» **Work instructions**
Could you show all lines in the entries below that contain the string "Zurich"?

» **Source material**
------------------------------------------------------------------------
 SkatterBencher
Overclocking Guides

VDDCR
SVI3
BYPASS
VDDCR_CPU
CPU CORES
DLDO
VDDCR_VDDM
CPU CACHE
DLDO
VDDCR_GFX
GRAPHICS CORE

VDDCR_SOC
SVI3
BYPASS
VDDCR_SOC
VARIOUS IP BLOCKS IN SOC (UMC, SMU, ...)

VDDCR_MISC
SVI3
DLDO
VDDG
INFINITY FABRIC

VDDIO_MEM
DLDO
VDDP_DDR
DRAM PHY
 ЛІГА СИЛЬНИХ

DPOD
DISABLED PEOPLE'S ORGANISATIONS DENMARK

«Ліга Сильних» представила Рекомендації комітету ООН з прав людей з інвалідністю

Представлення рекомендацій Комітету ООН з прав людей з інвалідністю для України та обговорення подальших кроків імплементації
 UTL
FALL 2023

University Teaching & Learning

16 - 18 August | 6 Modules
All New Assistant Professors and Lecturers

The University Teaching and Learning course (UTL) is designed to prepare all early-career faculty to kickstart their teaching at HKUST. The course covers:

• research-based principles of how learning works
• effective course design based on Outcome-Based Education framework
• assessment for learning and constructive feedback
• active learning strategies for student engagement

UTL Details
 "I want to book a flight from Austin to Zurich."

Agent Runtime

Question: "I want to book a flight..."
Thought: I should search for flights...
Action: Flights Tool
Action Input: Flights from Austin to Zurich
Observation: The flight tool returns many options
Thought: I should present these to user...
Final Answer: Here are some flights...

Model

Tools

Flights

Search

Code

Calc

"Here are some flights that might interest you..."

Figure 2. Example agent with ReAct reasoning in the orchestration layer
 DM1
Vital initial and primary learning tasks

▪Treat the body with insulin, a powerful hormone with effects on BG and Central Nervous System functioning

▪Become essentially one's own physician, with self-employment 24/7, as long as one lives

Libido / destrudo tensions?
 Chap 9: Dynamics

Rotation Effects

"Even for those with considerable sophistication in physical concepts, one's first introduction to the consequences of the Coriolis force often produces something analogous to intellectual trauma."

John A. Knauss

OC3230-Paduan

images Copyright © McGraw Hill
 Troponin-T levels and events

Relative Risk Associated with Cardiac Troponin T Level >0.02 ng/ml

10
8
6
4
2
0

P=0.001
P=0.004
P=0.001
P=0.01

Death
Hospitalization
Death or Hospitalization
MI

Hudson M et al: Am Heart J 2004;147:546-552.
------------------------------------------------------------------------
» **Answer to the exercise**
 "I want to book a flight from Austin to Zurich."
Action Input: Flights from Austin to Zurich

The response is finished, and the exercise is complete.